長期記憶には4つの種類があるのだが、大きく2つに分けられる。「陳述記憶」と「非陳述記憶」である。陳述記憶は言葉で表すことのできる記憶、非陳述記憶は言葉にしにくい記憶とされている。

非陳述記憶には「手続き記憶」と「情動記憶」があり、いずれもその記憶が発動する時に、我々はそれを意識しない。手続き記憶の例としては、歩く時の身体の使い方、言葉を発する時の口や舌の使い方など、運動の巧緻性を含めた身体の使い方に関する記憶である。この記憶は、大脳基底核という脳深部にある神経細胞の集まった部位と小脳に保存されており、意識されることはなくても無意識の中で働いている。
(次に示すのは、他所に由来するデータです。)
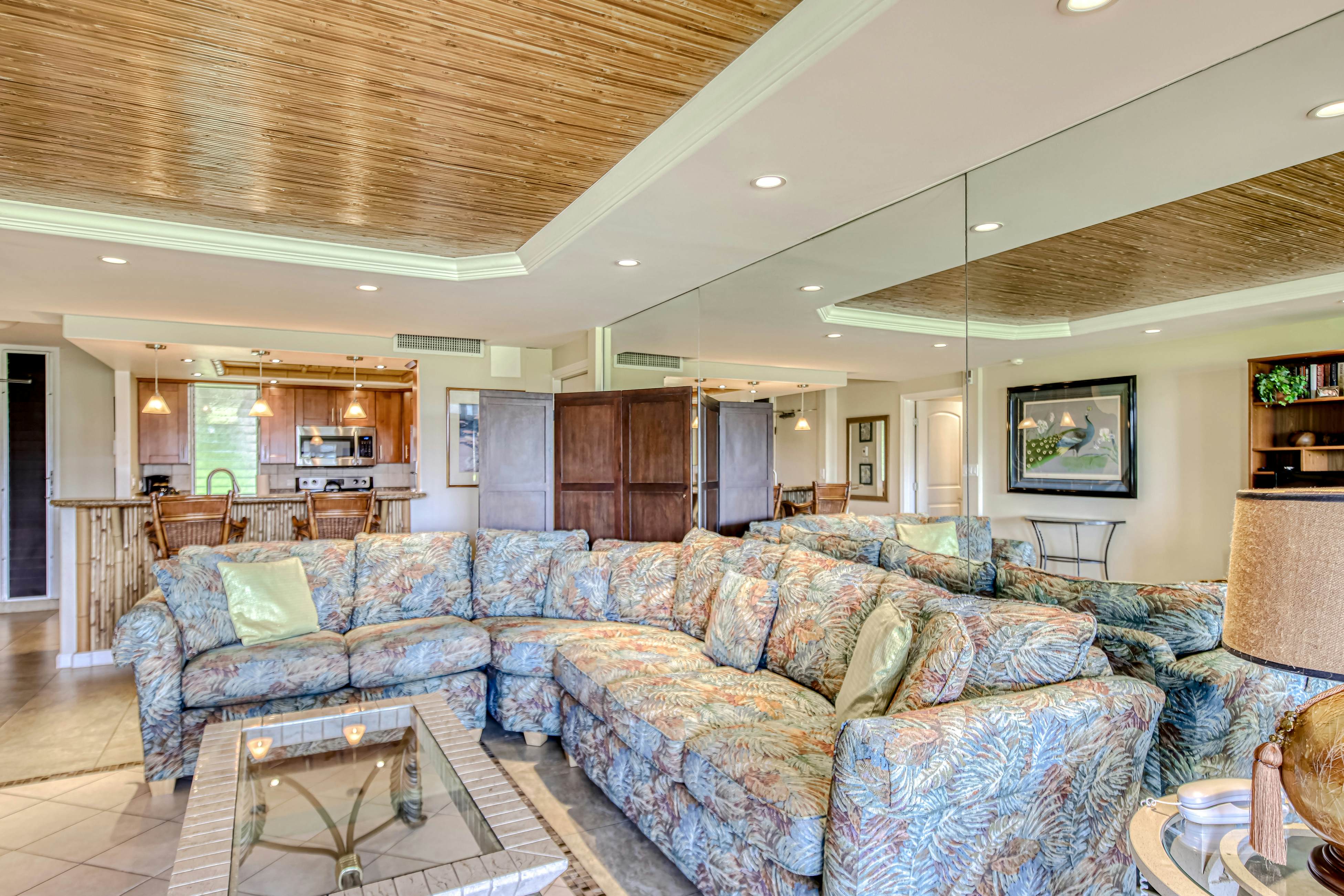 Maui Eldorado Resort A100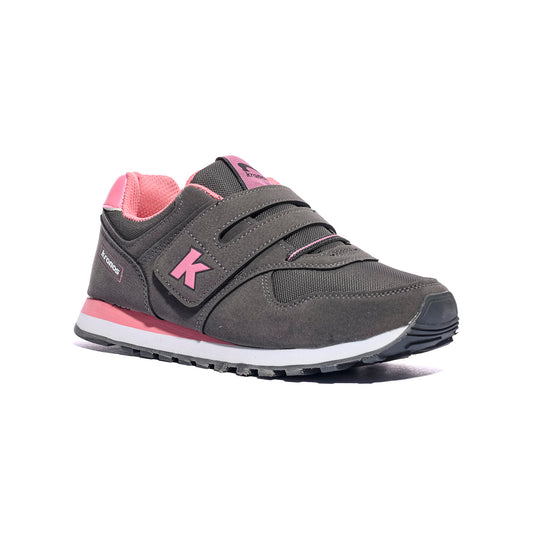 KRONOS KR32K42223 SHARK Sneakers Unisex Bambino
一方、情動記憶は、ある特定の出来事や人、もの、音、匂いなどが恐怖や喜びなどの情動と結びつくようになった記憶であり、これも無意識の中で発動し、人の好みや性格、考え方などに強く影響するようになる。何かを決める時の優先事項である「好み」は無意識の中の情動記憶が関わっている。

この情動記憶は、古典的には、扁桃体にあるとされてきた。この扁桃体が記憶の獲得に必要な「海馬」と言われる場所に隣接している点は、情動に関連した情報が記憶に残りやすい点を説明してくれる。

ところが最近の脳科学の研究から、扁桃体の重要性が誤っているわけではないのだが、情動記憶の形成にはより広い脳領域が関係していることがわかってきたのである。つまり、情動記憶も次に示すエピソード記憶や意味記憶と結びついて、脳全体に保管されていると考えられるようになったのだ。